Los jugadores del Real Madrid levantan a su técnico, Zinedine Zidane, luego de vencer al Atlético de Madrid en la final de la Liga de Campeones el 28/05/2016 en Milán, Italia. Foto: Christian Charisius/dpa (Vinculada a la crónica de dpa "El Real Madrid gana su undécima Copa de Europa en dramáticos penales" del 28/05/2016)

Cuando empezó esta Champions (la 60ª), en septiembre de 2015, cabía pensar que podía ser el torneo en el que Lionel Messi alcanzaría los cinco títulos de Alfredo Di Stéfano. Pero se interpuso el granítico Atlético de Madrid en cuartos de final y entonces se vislumbró que podía ser la primera vez para el equipo de Diego Simeone . Tampoco lo fue. La competencia pasará al recuerdo y quedará grabada con el nombre de Zinedine Zidane, más que el de Cristiano Ronaldo, que fue el goleador del certamen (16, a uno de su récord de 17 para la Liga de Campeones) y le dio la “Orejona” al convertir anoche el último penal.

El francés fue un talento dentro de la cancha y es un predestinado fuera de ella. Todo es muy rápido y reciente, y cuesta encuadrarlo como director técnico en su medida justa. Después de haber sido ayudante de Carlo Ancelotti en la conquista de 2014, parecía poco que hasta diciembre estuviera dirigiendo al Castilla (filial de Real Madrid) en la tercera división de España. En el club decían que lo estaban formando. Y ahora parece una enormidad que en apenas cinco meses, desde que a principios de enero reemplazó al despedido Rafa Benítez, haya llevado a Real Madrid a levantar la undécima Copa de Europa.

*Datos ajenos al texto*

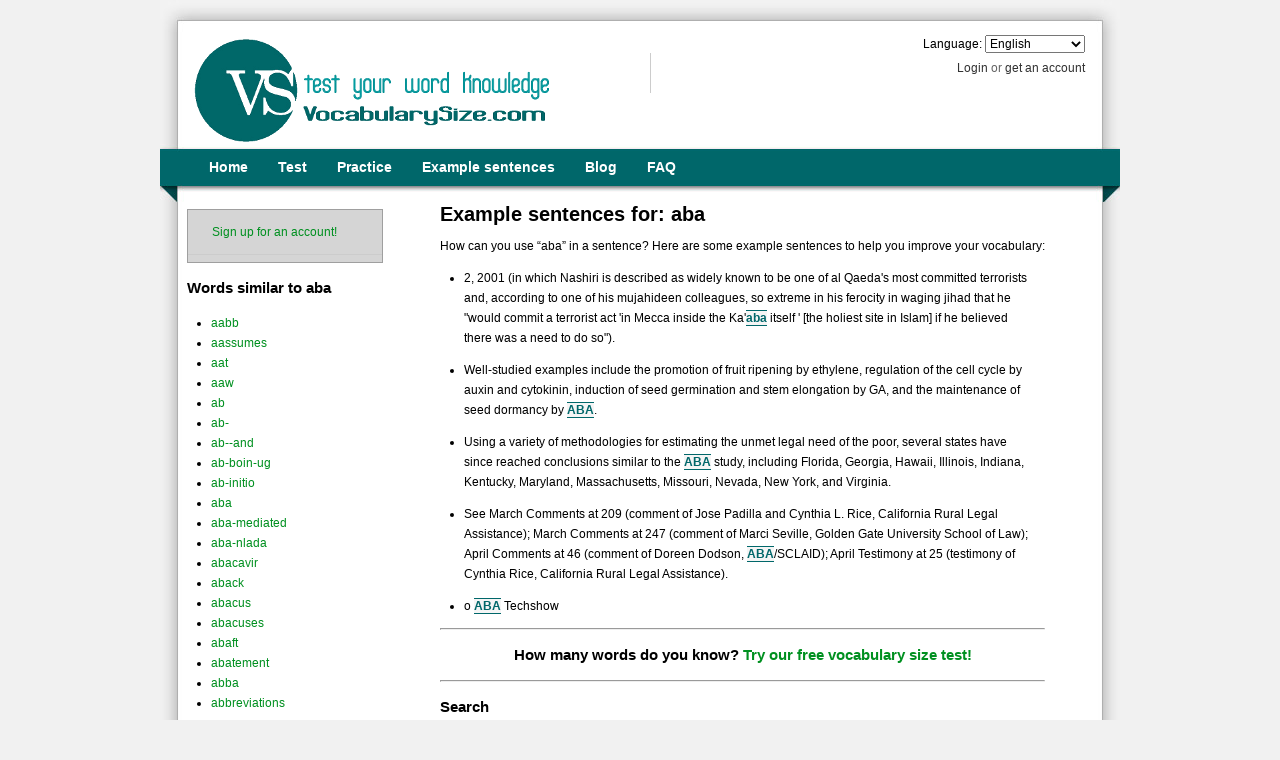

--- FILE ---
content_type: text/html; charset=utf-8
request_url: https://www.google.com/recaptcha/api2/aframe
body_size: 266
content:
<!DOCTYPE HTML><html><head><meta http-equiv="content-type" content="text/html; charset=UTF-8"></head><body><script nonce="nxxD8iZFKrjxcAzs-Rtcnw">/** Anti-fraud and anti-abuse applications only. See google.com/recaptcha */ try{var clients={'sodar':'https://pagead2.googlesyndication.com/pagead/sodar?'};window.addEventListener("message",function(a){try{if(a.source===window.parent){var b=JSON.parse(a.data);var c=clients[b['id']];if(c){var d=document.createElement('img');d.src=c+b['params']+'&rc='+(localStorage.getItem("rc::a")?sessionStorage.getItem("rc::b"):"");window.document.body.appendChild(d);sessionStorage.setItem("rc::e",parseInt(sessionStorage.getItem("rc::e")||0)+1);localStorage.setItem("rc::h",'1768941636915');}}}catch(b){}});window.parent.postMessage("_grecaptcha_ready", "*");}catch(b){}</script></body></html>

Es probable que Zidane sepa más de Real Madrid que de dirección técnica. A veces es más importante saber absorber la presión del lugar que se ocupa que tener conocimientos académicos. La final de ayer es un éxito que no lo consagra precisamente como un estupendo estratega, sobre todo a la hora de los cambios, que es cuando más importancia tiene un entrenador para reconducir un partido.

Zizou tuvo la desgracia de que se lesionara Carvajal y Danilo padeciera con la gambeta en velocidad de Carrasco. Con las otras dos variantes casi que le hace un favor al Atlético: sacó a Benzema, el delantero con más capacidad para tener la pelota cuando el rival se venía encima del área de Navas. Bale, de muy buen primer tiempo por su potencia para romper líneas y sacrificio para retroceder, y Cristiano Ronaldo, visiblemente mermado físicamente por las lesiones en el último mes, ya en la segunda etapa no podían hacer un movimiento sin acalambrarse. De no ser porque esos dos jugadores son intocables en la estrategia futbolística-comercial del presidente Florentino Pérez, deberían haber sido reemplazados. Real Madrid se expuso al riesgo de competir con hombres que apenas podían moverse. Pero en 120 minutos y penales hay suficiente material para que cada uno tenga una parte de la razón y la verdad. Y Zidane puede arrogarse el mérito de que Bale convirtió el tercer penal (se tocó el aductor tras la ejecución) y Cristiano el de la gloria definitiva.

Integrante conspicuo del Madrid de los Galácticos (con Figo, el brasileño Ronaldo y Beckham), Zidane le puso su sello a la Novena (así, los madridistas la refieren en mayúscula) con una volea antológica en la final en 2002. En la Décima estuvo de colaborador de Ancelotti, siempre con bajo perfil. Y ahora es el máximo responsable de un plantel que volvió a sentirse cómodo a su mando para liberar las energías positivas que no supo extraerle Rafa Benítez. “Real Madrid es el club de mi vida, el que me hizo más grande en todo”, dijo ayer, con esa sonrisa de monje, beatífica, para que en Real Madrid lo adoren todavía más.